__To do__.
1) According to the excerpt about coach Hawkey, which TV show gave the Green Hornets their name?
2) Please resume the excerpt about coach Hawkey and the Green Hornets, picking up right after its final sentence.

__Excerpt provided__.
>>>>

Hawkey founded the Green Hornets, along with Valley Streamers Bill Scher, Leon Lang, Herb Green, Bill Warsdale and Ed Ulinoff, in 1950. He came up with the name for the team while sitting on his couch, watching one of his favorite shows, “The Green Hornet.” Thousands of Valley Streamers played under Hawkey during his nearly six decades of coaching, including some who went on to play in the National Football League. He won more than 450 games and more than 30 championships during his 59 years as head coach of the Green Hornets.

His son, Bobby, who played for Hawkey and coached alongside him for 20 years, said his father’s death is not only a loss for his family, but for the entire community. “It’s a big void for the Green Hornets,” Bobby Hawkey said.

Though Hawkey was known as a tough coach, he was loved by virtually all of his players. Richard Vela, 46, who played under Hawkey from second grade through high school, said that the coach always got the best out of his players. Though Hawkey was tough, Vela said, he kept the team close and treated the players as if they were his own children.

<<<<

(Stored data entries)
>>>>

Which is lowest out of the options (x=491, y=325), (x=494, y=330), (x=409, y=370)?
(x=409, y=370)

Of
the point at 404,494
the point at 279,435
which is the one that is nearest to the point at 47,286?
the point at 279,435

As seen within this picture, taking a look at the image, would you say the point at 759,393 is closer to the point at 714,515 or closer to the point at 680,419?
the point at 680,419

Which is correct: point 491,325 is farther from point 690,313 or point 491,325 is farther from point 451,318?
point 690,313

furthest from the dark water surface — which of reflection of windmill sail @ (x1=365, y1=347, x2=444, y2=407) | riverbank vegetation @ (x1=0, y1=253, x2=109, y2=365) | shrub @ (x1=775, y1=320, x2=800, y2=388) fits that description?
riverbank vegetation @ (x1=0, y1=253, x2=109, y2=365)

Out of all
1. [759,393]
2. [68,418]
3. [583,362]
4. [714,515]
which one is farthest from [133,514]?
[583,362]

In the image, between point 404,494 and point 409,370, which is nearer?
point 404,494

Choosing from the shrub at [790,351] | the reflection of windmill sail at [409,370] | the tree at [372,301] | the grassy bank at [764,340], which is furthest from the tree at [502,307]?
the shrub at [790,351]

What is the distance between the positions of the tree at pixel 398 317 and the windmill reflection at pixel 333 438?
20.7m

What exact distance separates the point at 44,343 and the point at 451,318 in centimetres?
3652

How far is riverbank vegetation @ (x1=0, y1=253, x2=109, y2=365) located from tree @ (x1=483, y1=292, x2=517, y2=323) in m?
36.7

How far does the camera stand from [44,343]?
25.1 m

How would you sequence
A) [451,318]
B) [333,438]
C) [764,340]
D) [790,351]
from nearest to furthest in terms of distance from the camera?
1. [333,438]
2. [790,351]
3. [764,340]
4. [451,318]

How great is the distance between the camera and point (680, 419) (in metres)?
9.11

<<<<

__Answer list__.
1) "The Green Hornet."

2)
To help raise funds for the team, players sold “chance” books — books of coupons good at local businesses — to members of the community. Vela recalled playing in the annual Turkey Bowl in Massachusetts, and how, on the bus ride north, Hawkey would reward the top chance book sellers by giving some of the money they raised back to them — if they did one thing for him. “The catch was, you had to go to the front of the bus and sing a song you made up on your own,” Vela said. “It was embarrassing, but hilarious. That’s the best memory I have of him.”

Sharon Daly, president of the Green Hornets, who has known Hawkey for more than 30 years, said that the organization will never be the same. “He loved it. He bled green,” Daly said. “He cherished his family, but the Green Hornets was his passion.”